Down In The Delta; MudBound Explores Racism In Post War Mississippi

Two families from different back grounds with one common interest; Mississippi farmland.

In Mudbound the Jackson’s, an African American family of sharecroppers struggle to survive. Hap Jackson, played by Rob Morgan, husband to Florence Jackson, played by Mary J. Blige recounts how previous generations of Jackson’s dedicated their lives to toiling land owned by the McAllan’s. In the end giving their blood, sweat and tears with nothing to show for it.

The plot takes a turn when Ronsel Jackson, their eldest son goes off to fight in World War II. He later returns home to find that things haven’t changed in the deep south. The Jim Crow laws remain a way of life. Like many black men that go off to fight for this country, it seems only right to return home to a country that allows them the same equal rights as the white man.

After his return he befriends a fellow comrade, Jamie McAllan, who is haunted by memories of combat and emotionally devastated. The two men though from different backgrounds form a friendship. Their friendship served as a coping mechanism.

The friendship deemed unfitting not only to the people in town, but by Jamie’s brother and father. Later in the film Jamie is forced into a situation in which he has to choose what Ronsel’s punishment should be. His punishment being that he fathered a child with a white woman.

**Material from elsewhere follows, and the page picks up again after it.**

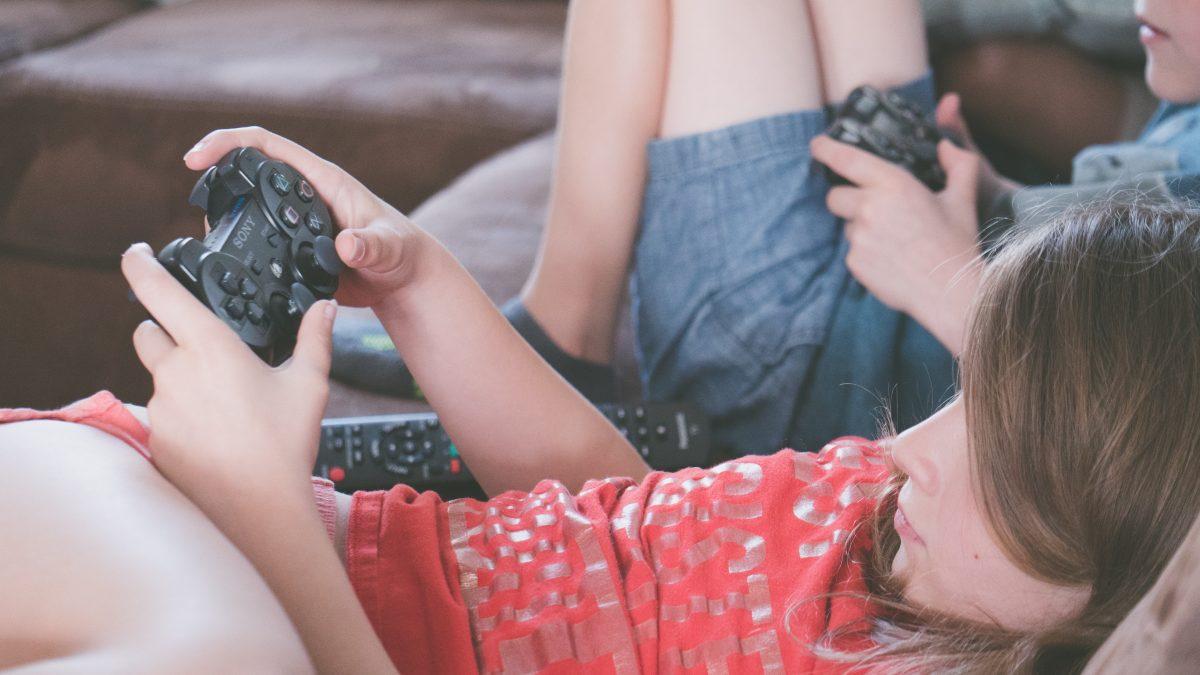 Čo robia ľudia doma počas trvania karantény? No predsa hrajú hry!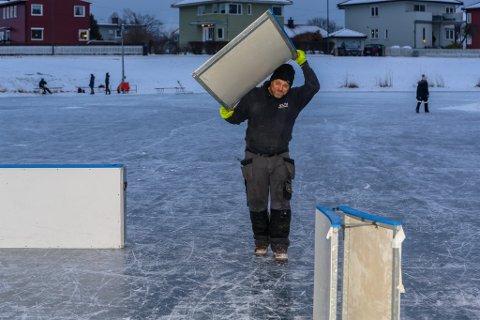 FRIVILLIGE TRÅKKER TIL: Viggo Holth er en av mange frivillige som hjelper til  slik at Vollgravene Winter Classic kan gjennomføres. Her monteres rinken.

Mudbound is a historic / drama directed by Dee Rees. The focus is on two families in the segregated Mississippi Delta just before, during and after World War II. The African-American family are poor sharecroppers. And even though the white family owns their own land, they’re still struggling. Both are willing to do whatever it takes for the survival of their families.

This film like many others will insight anger, leaving the audience in tears. The idea of being judged and punished as the towns people see fit seems unreal. But this is very real and similar incidents such as this happened not that long ago.